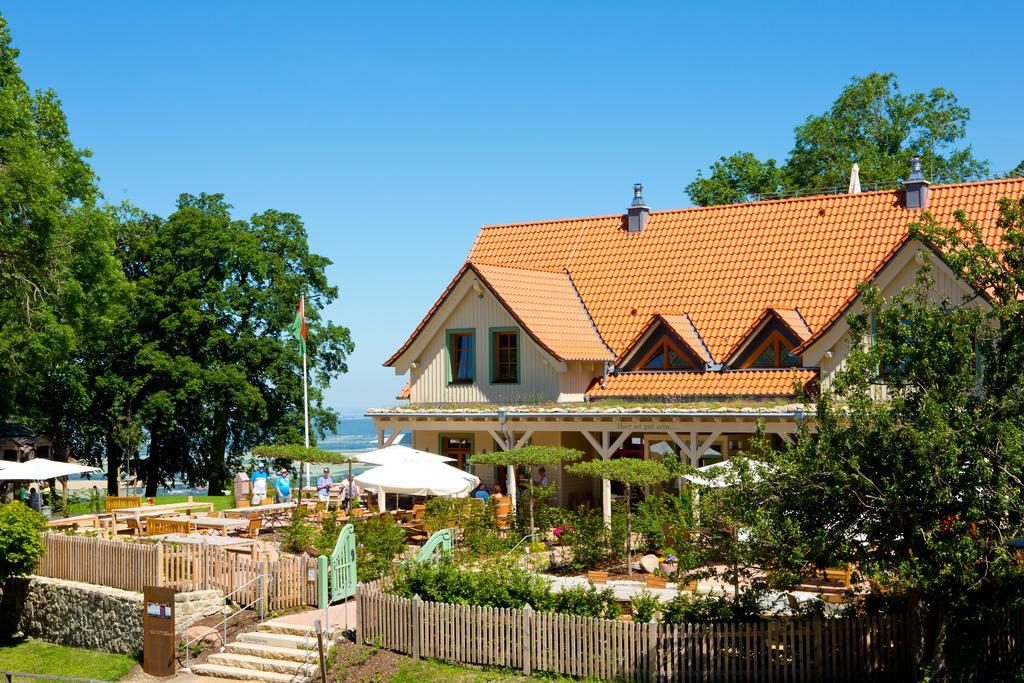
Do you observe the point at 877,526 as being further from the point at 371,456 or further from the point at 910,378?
the point at 371,456

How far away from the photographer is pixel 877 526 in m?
15.2

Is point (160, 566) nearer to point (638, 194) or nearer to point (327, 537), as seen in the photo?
point (327, 537)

---

### Exercise
Rewrite the records above with "farther" substituted for every "further" and everything else unchanged. Leave out the pictures.

### Written reply
Do you observe the point at 877,526 as being farther from the point at 371,456 or farther from the point at 910,378?
the point at 371,456

How far away from the photographer is pixel 877 526 in m?
15.2

Is point (160, 566) nearer to point (638, 194) or nearer to point (327, 537), as seen in the photo?
point (327, 537)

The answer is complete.